(January 6 ) – “Why is the Internet free? Of all the really interesting questions surrounding the Internet, this is perhaps the most intriguing. We understand that content delivered on the television or radio is free, because it is subsidized by advertising. Most of us are probably also aware that advertising on the Internet has provided disappointing returns to date, and that in any event, it’s unlikely that advertising will ever be able to support new media in the way that it supports traditional media,” writes Michael O’Neil in today’s Globe and Mail.

“So where does the money come from? For the most part, it’s supplied by Wall Street. The U.S. equity market has funnelled billions of dollars into firms such as America Online Inc. and Yahoo Inc. that provide essential services; it has also directed pots of money into companies such as Amazon.com Inc. that are exploring new Web-centric business models. Advertising does contribute something to the Internet, and user fees and government subsidies play a small role as well, but the majority of the money that pays the Internet tab comes from investors.

“The importance of investment capital has had the effect of seriously warping the evolution of electronic commerce. At the outset of the E-commerce explosion about four years ago, the market bought in to the idea that the winners are the first ones in.

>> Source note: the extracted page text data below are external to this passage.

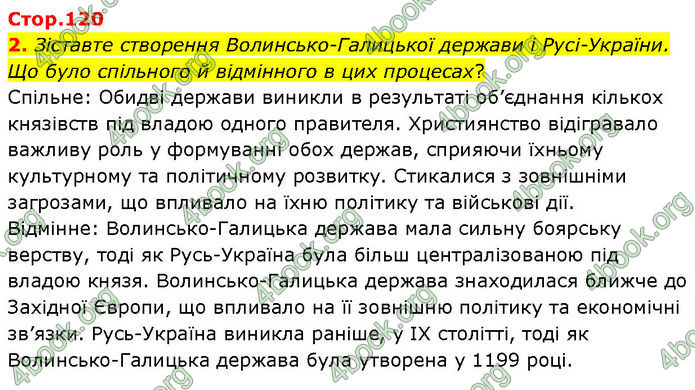 Стор.120

2. Зіставте створення Волинсько-Галицької держави і Русі-України. Що було спільного й відмінного в цих процесах?

Спільне: Обидві держави виникли в результаті об'єднання кількох князівств під владою одного правителя. Християнство відігравало важливу роль у формуванні обох держав, сприяючи їхньому культурному та політичному розвитку. Стикалися з зовнішніми загрозами, що впливало на їхню політику та військові дії.

Відмінне: Волинсько-Галицька держава мала сильну боярську верству, тоді як Русь-Україна була більш централізованою під владою князя. Волинсько-Галицька держава знаходилася ближче до Західної Європи, що впливало на її зовнішню політику та економічні зв'язки. Русь-Україна виникла раніше, у IX столітті, тоді як Волинсько-Галицька держава була утворена у 1199 році.

4book.org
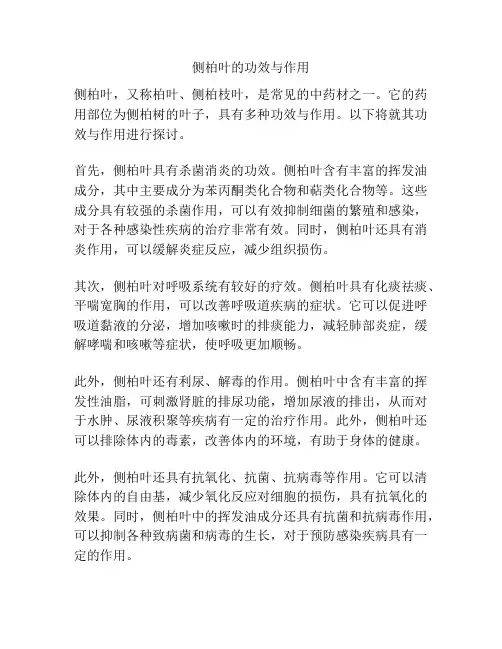 侧柏叶的功效与作用

侧柏叶，又称柏叶、侧柏枝叶，是常见的中药材之一。它的药用部位为侧柏树的叶子，具有多种功效与作用。以下将就其功效与作用进行探讨。

首先，侧柏叶具有杀菌消炎的功效。侧柏叶含有丰富的挥发油成分，其中主要成分为苯丙酮类化合物和萜类化合物等。这些成分具有较强的杀菌作用，可以有效抑制细菌的繁殖和感染，对于各种感染性疾病的治疗非常有效。同时，侧柏叶还具有消炎作用，可以缓解炎症反应，减少组织损伤。

其次，侧柏叶对呼吸系统有较好的疗效。侧柏叶具有化痰祛痰、平喘宽胸的作用，可以改善呼吸道疾病的症状。它可以促进呼吸道黏液的分泌，增加咳嗽时的排痰能力，减轻肺部炎症，缓解哮喘和咳嗽等症状，使呼吸更加顺畅。

此外，侧柏叶还有利尿、解毒的作用。侧柏叶中含有丰富的挥发性油脂，可刺激肾脏的排尿功能，增加尿液的排出，从而对于水肿、尿液积聚等疾病有一定的治疗作用。此外，侧柏叶还可以排除体内的毒素，改善体内的环境，有助于身体的健康。

此外，侧柏叶还具有抗氧化、抗菌、抗病毒等作用。它可以清除体内的自由基，减少氧化反应对细胞的损伤，具有抗氧化的效果。同时，侧柏叶中的挥发油成分还具有抗菌和抗病毒作用，可以抑制各种致病菌和病毒的生长，对于预防感染疾病具有一定的作用。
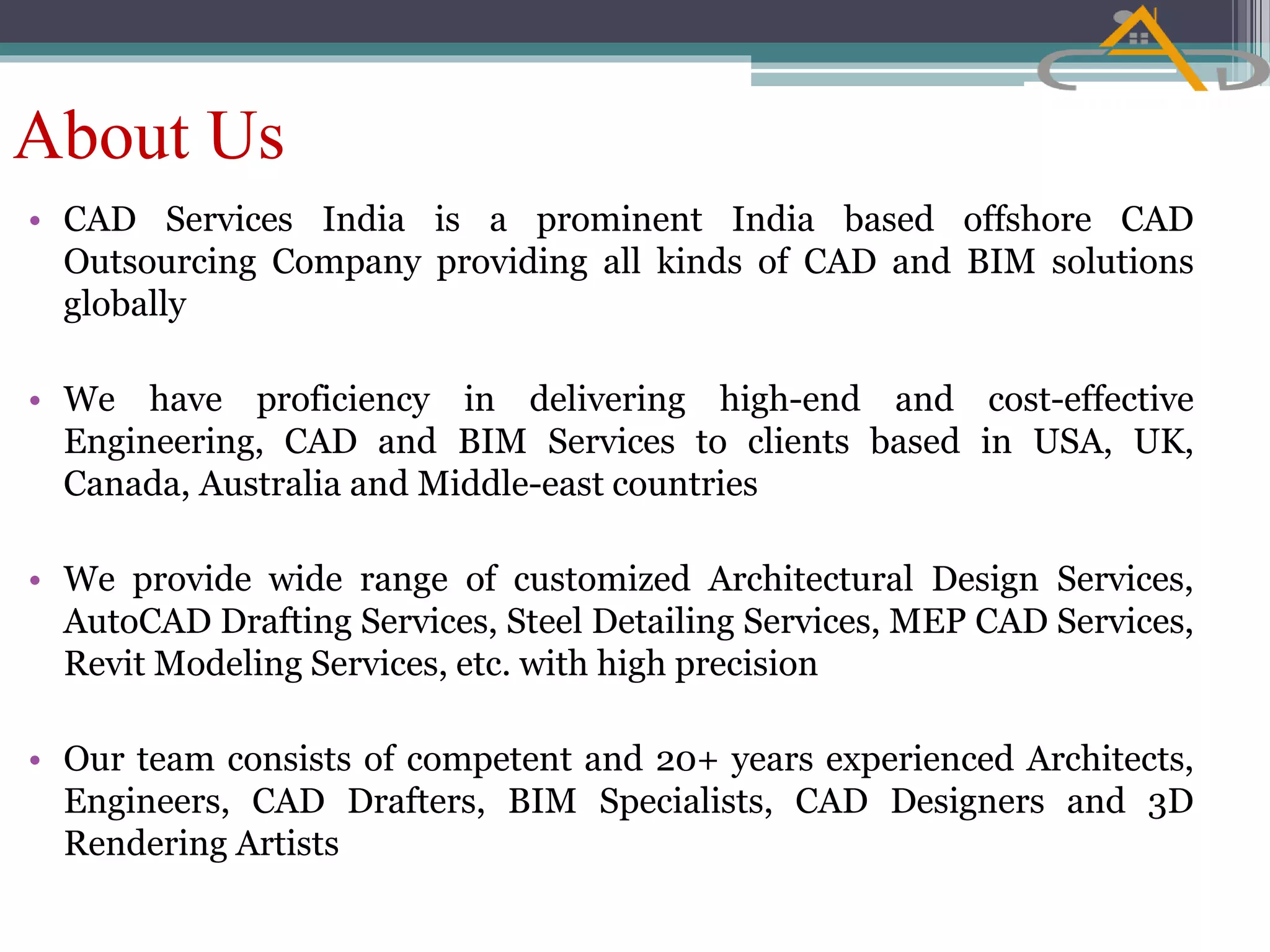 About Us

• CAD Services India is a prominent India based offshore CAD Outsourcing Company providing all kinds of CAD and BIM solutions globally

• We have proficiency in delivering high-end and cost-effective Engineering, CAD and BIM Services to clients based in USA, UK, Canada, Australia and Middle-east countries

• We provide wide range of customized Architectural Design Services, AutoCAD Drafting Services, Steel Detailing Services, MEP CAD Services, Revit Modeling Services, etc. with high precision

• Our team consists of competent and 20+ years experienced Architects, Engineers, CAD Drafters, BIM Specialists, CAD Designers and 3D Rendering Artists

“This theory held that the only real prerequisite required for E-commerce success was to ‘dot-com it’ — to be the first company in a market space to make a pure-play Internet stock available. Convinced that the enormous growth of the Internet would eventually yield huge rewards to Internet pioneers, investors pushed stock in companies like Amazon.com to levels that would be unimaginable to those trained to evaluate such old-economy barometers as profitability and customer loyalty.

“This mentality still predominates today, despite the fact that there are fewer untrammelled opportunities for Internet startups, and the fact that the quality of these opportunities continues to diminish.

“There is also an implicit recognition that success and failure, as measured by profitability, are not the primary stimuli of Internet economics. Instead, market capitalization is its own justification, and stock prices are more likely to be propelled by the perception of huge future opportunity than the reality of modest profitability. It is also less likely to be constrained by massive and continuing losses than by a perception that a firm is destined to be a niche player.

“One of the interesting developments that we at International Data Corp. (Canada) Ltd. are forecasting is the strong likelihood that this condition will change in the near future. At some point, the argument that companies able to “dot-com it” are destined to succeed will wear thin.

“Already, some analysts are casting an increasingly skeptical eye at Amazon.com because it is not getting as much benefit from repeat customers as anticipated. Many other dot-com companies have attempted to paper over fundamental flaws in their business models by using their wildly overvalued stock to buy other firms that can contribute to year-over-year revenue growth.

“However, the continuation of this practice is clearly predicated on the continuation of inexplicable valuations on dot-com stocks, which is unlikely to be a permanent condition of the stock market.

“Instead, firms active in the Internet arena eventually are going to be forced to compete. To be successful, companies will be required to combine sound fundamental business practices with the emerging practices expected by increasingly Internet-savvy customers.